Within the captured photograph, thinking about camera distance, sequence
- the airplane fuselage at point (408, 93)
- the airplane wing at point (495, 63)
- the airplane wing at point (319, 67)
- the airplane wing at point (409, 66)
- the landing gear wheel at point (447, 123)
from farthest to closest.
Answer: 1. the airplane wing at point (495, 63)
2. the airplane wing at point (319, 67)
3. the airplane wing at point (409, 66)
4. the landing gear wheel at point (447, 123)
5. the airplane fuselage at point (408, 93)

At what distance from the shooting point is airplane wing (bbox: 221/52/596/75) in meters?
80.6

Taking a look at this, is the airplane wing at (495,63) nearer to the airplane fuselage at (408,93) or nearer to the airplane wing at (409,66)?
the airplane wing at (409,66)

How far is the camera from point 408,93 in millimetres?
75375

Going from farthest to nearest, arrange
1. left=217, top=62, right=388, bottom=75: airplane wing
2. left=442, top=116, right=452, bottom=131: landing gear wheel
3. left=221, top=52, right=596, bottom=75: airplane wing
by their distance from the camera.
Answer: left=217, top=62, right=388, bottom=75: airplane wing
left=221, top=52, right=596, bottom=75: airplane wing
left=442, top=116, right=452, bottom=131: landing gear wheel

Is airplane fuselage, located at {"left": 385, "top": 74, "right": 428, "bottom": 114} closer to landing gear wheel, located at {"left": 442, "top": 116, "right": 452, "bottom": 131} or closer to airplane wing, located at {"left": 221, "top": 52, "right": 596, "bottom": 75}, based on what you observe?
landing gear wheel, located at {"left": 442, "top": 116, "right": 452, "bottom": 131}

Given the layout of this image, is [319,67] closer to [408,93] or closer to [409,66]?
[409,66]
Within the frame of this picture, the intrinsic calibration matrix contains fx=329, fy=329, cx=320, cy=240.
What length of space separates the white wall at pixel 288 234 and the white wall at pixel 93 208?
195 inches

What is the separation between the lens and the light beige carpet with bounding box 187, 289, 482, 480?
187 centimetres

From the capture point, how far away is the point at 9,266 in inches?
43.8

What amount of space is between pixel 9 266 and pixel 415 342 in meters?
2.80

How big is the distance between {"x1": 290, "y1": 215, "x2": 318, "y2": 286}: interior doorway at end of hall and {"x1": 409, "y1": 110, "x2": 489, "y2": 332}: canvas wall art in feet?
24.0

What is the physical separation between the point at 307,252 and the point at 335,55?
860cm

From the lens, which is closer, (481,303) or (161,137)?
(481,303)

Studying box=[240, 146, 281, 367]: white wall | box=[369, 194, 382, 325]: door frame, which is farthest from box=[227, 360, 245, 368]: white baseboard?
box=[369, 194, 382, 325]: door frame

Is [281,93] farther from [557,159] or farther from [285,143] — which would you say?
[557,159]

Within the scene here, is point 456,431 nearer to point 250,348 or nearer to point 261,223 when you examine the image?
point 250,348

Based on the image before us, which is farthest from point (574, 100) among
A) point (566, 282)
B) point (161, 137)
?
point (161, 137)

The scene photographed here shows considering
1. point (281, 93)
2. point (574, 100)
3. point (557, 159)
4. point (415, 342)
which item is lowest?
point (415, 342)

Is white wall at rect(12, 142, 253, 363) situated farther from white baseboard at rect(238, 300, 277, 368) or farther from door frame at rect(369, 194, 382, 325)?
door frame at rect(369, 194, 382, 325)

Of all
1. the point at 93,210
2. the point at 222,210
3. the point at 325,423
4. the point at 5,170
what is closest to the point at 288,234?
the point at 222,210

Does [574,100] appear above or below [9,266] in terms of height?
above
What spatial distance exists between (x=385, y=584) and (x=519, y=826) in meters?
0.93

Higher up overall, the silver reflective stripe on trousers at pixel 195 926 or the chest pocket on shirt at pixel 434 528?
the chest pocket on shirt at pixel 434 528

+ + +

> _Written exercise_:
Give the stretch of rows from the start through the line containing "2. the airplane wing at point (319, 67)" as a two-column CSV with the headers request and answer. Use one line per row, put each value in a single quoted field, and turn line breaks into spaces.

> _Answer below_:
request,answer
"Within the captured photograph, thinking about camera distance, sequence - the airplane fuselage at point (408, 93) - the airplane wing at point (495, 63) - the airplane wing at point (319, 67) - the airplane wing at point (409, 66) - the landing gear wheel at point (447, 123) from farthest to closest. Answer:","1. the airplane wing at point (495, 63) 2. the airplane wing at point (319, 67)"